** Opening Page extract block **

Statistical Model - Reelevant Documentation

Choosing the Right Statistical Test

The choice depends on the type of variable measured and the nature of the populations compared.

Decision tree

Situation	Recommended test	Usage	Example
Binary variable (yes/no): conversion rate, enrolment rate	Proportion difference test (Z-test or chi-squared)	Compare two rates: Exposed vs Non-Exposed Population	Enrolment rate: 6.5% vs 4.0%
Continuous variable, normal distribution: average basket, revenue per customer	Student’s t-test (two independent samples)	Compare two means on normal distributions	Average basket: €85 vs €72
Continuous variable, non-normal distribution: frequency, LTV	Mann-Whitney test (non-parametric)	Compare two medians without normality assumption	Purchases/year: median 3 vs 2
Control variables to integrate (customer profile, history)	Linear or logistic regression with control variables	Isolate Reelevant’s effect while controlling for other factors	Effect of exposure controlling for tenure and segment
Observational data without possible randomisation	Propensity Score Matching (PSM) or Difference-in-Differences (DiD)	Quasi-experimentation to approximate a causal effect	Comparison of Exposed/Non-Exposed with matched profiles

Essential Formulas

Test 1 — Proportion Difference Test (Z-test)

The most common test for binary metrics such as enrolment rates, conversion rates, or reactivation rates. Test statistic:

Z = (p̂_E − p̂_C) / √[ p̂(1 − p̂) × (1/n_E + 1/n_C) ]

Where:
  p̂_E = observed rate in the Exposed Population
  p̂_C = observed rate in the Non-Exposed Population
  p̂   = pooled rate = (x_E + x_C) / (n_E + n_C)
  n_E  = size of the Exposed Population
  n_C  = size of the Non-Exposed Population

Threshold	Interpretation
Z > 1.96	p-value < 0.05 → Uplift statistically significant at 95%
Z > 2.58	p-value < 0.01 → Uplift statistically significant at 99%
95% CI	Uplift ± 1.96 × standard error of the Uplift

Worked example

Metric	Exposed Population	Non-Exposed Population
Size	50,000	50,000
Enrolment rate	6.5% (3,250)	4.0% (2,000)
Absolute Uplift	+2.5 pts

Step-by-step calculation:

p̂_pooled = (3,250 + 2,000) / (50,000 + 50,000) = 5.25%
Standard error = √[ 0.0525 × 0.9475 × (1/50,000 + 1/50,000) ] = 0.001407
Z = (0.065 − 0.040) / 0.001407 = 17.77

→ Significant at 99.9%. 95% CI: [+2.22%; +2.78%]

A Z of 17.77 means the observed difference is 17 times larger than what chance could explain. There is less than 1 in 1,000,000 chance this Uplift is due to luck. The effect is real.

Test 2 — Student’s t-test for Continuous Metrics

Used to compare means: average basket, annual spend, observed LTV. Test statistic:

t = (x̄_E − x̄_C) / √( s²_E/n_E + s²_C/n_C )

Where:
  x̄_E = mean of the Exposed Population
  x̄_C = mean of the Non-Exposed Population
  s²_E = variance of the Exposed Population
  s²_C = variance of the Non-Exposed Population

Threshold	Interpretation
\|t\| > 1.96	Uplift significant at 95% (large samples)

** Closing Page extract block **

Transcribe the stretch of the statistical tests page from "The most common" through "x_C) / (n_E + n_C)". The data placed after this page play no part in the work.

** Opening Recorded information block **

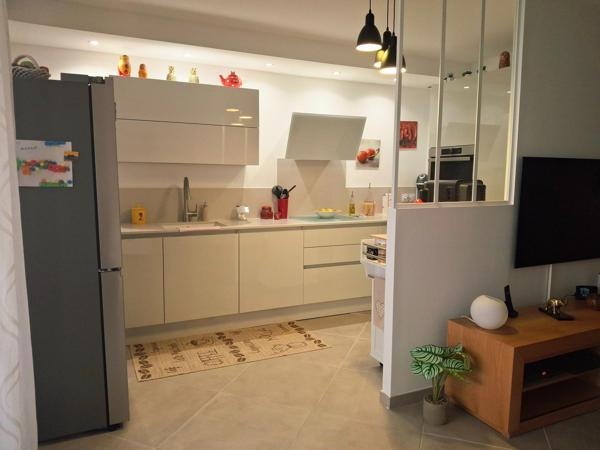 Bel appartement T3 refait à neuf à Tamaris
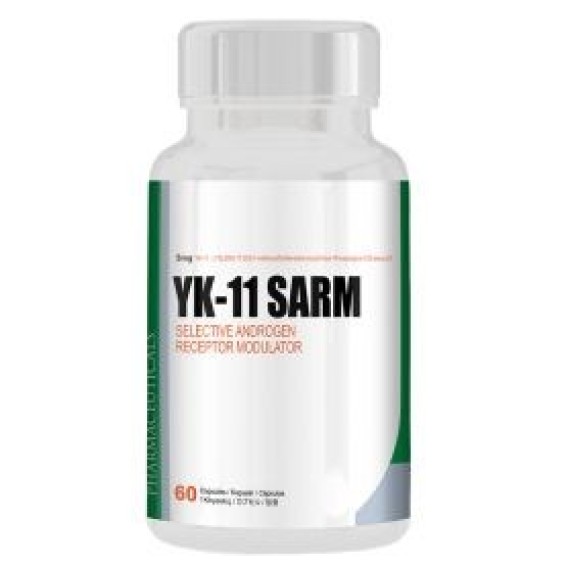 German Pharmaceuticals - YK 11 60 caps German Pharmaceuticals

** Closing Recorded information block **

Answer section —
The most common test for binary metrics such as enrolment rates, conversion rates, or reactivation rates. Test statistic:

Z = (p̂_E − p̂_C) / √[ p̂(1 − p̂) × (1/n_E + 1/n_C) ]

Where:
  p̂_E = observed rate in the Exposed Population
  p̂_C = observed rate in the Non-Exposed Population
  p̂   = pooled rate = (x_E + x_C) / (n_E + n_C)